His face looks just like a Golden/Chow mix that I groom, but I'm not sure... he definitely was a looker, though!


----------



## HappyPuppy (Oct 11, 2007)

I kinda see chow (maybe rott?) - and there could be lab but, wow, he's hard to guess. Handsome guy.


----------



## ThaLadyPit (Oct 12, 2008)

DM... were there black spots on his tongue, that you know of, or can remember? Or even black/purple spots on his gums or underneath his tongue? If so, I'd venture to say APBT/Chow mix. The only other breed that has the black/purple spots besides the Chow Chow is the Sharpei (that I know of). I have a 9 yr old APBT/Chow/Blue Heeler (Aust. Cattle Dog) mix... here she is








Alyia, 6 wks old when we brought her home








Alyia, 12 wks old, going thru her "ugly" stage, lol








Alyia, 2 yrs old. I'm sorry I don't have any recent pix of her, my ex-husb has "custody" of her. I'd love to get her back some day, but I doubt that'll happen. I miss the old girl.
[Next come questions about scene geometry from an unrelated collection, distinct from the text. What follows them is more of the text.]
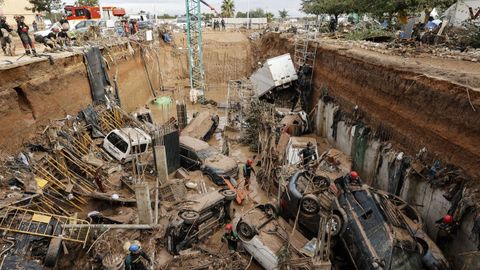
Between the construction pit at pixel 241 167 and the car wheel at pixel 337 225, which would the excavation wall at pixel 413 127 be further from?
the car wheel at pixel 337 225

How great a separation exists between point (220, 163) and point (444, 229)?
771 centimetres

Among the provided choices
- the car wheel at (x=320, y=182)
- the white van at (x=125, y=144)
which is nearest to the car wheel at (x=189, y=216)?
the car wheel at (x=320, y=182)

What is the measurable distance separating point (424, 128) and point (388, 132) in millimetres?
1667

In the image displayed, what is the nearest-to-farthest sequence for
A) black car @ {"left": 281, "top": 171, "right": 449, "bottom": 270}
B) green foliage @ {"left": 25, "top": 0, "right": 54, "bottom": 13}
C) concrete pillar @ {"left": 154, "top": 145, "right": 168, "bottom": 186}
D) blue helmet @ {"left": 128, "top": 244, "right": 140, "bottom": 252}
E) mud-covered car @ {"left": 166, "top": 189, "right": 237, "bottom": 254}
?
black car @ {"left": 281, "top": 171, "right": 449, "bottom": 270}
blue helmet @ {"left": 128, "top": 244, "right": 140, "bottom": 252}
mud-covered car @ {"left": 166, "top": 189, "right": 237, "bottom": 254}
concrete pillar @ {"left": 154, "top": 145, "right": 168, "bottom": 186}
green foliage @ {"left": 25, "top": 0, "right": 54, "bottom": 13}

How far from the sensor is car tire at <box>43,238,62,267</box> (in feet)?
22.3

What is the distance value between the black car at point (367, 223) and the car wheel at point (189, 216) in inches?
101

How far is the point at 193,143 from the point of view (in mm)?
13695

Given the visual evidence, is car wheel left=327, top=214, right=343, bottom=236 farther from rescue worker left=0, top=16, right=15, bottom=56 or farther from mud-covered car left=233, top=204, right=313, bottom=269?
rescue worker left=0, top=16, right=15, bottom=56

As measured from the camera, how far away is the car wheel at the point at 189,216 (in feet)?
26.6

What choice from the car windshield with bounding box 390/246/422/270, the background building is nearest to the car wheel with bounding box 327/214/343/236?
the car windshield with bounding box 390/246/422/270

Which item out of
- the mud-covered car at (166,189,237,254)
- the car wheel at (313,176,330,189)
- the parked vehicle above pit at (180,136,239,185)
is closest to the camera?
the mud-covered car at (166,189,237,254)

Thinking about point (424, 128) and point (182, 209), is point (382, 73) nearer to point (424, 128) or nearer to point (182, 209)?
point (424, 128)

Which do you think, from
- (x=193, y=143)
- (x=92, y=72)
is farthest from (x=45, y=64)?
(x=193, y=143)

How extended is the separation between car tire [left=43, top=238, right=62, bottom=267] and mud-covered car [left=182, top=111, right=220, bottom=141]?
908 cm
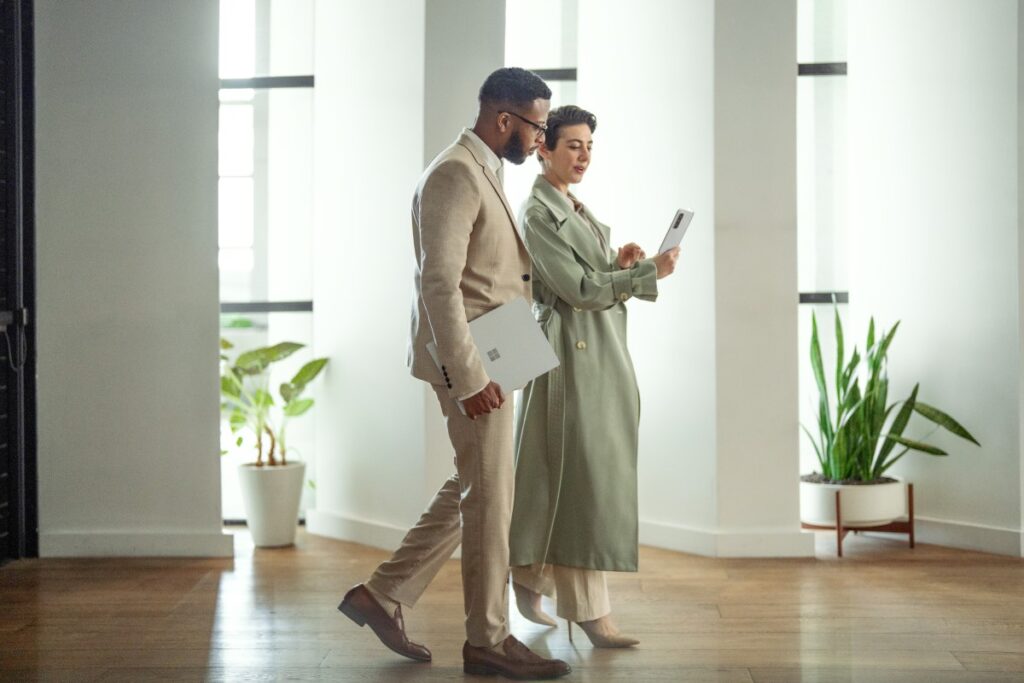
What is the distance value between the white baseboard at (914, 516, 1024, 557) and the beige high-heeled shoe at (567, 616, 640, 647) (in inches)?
76.1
I'm sorry to hear you had to put down your companion, but if he had aggression problems, and you'd exhausted all options, then you did what was best. As far as what he might have been, I can only guess possibly APBT/Chow mix, but it's always hard to tell. He looks to me to be APBT/Chow but there could be something else. I doubt boxer or Lab. Minus the "ridge", I could even venture to say possibly Rhodesian Ridgeback.. but no way to know for sure. I'm sorry I can't give you a more definite answer. He was a handsome boy though! Was that your vid you posted, or someone else's that just happened to look like your boy? I'm just asking b/c I'm curious.


----------



## DarkMoon (Nov 26, 2009)

ThaLadyPit said:


> DM... were there black spots on his tongue, that you know of, or can remember? Or even black/purple spots on his gums or underneath his tongue? If so, I'd venture to say APBT/Chow mix. The only other breed that has the black/purple spots besides the Chow Chow is the Sharpei (that I know of).
> 
> I'm sorry to hear you had to put down your companion, but if he had aggression problems, and you'd exhausted all options, then you did what was best. As far as what he might have been, I can only guess possibly APBT/Chow mix, but it's always hard to tell. He looks to me to be APBT/Chow but there could be something else. I doubt boxer or Lab. Minus the "ridge", I could even venture to say possibly Rhodesian Ridgeback.. but no way to know for sure. I'm sorry I can't give you a more definite answer. He was a handsome boy though! Was that your vid you posted, or someone else's that just happened to look like your boy? I'm just asking b/c I'm curious.


No purple that I remember:


And yes, that is video I took of him, one of just a few I have. He was trying to find a place to "bury" his rawhide. 





and here he is with me playing





He had longer hair then APBT does, but it wasn't too much longer but it was dense. His tail had the longest of his hair on it. I never thought about chow in him. Interesting thoughts. I know he had some bully breed in him, just by the way he moved. He's was called a Pit Bull more then Nubs even is. Nubs is my "Boxer" while Carter my Mutt was the Pit Bull. I have no clue if he even had Pit in him (while Nubs is no doubt a Pit Bull) I find it amusing!


----------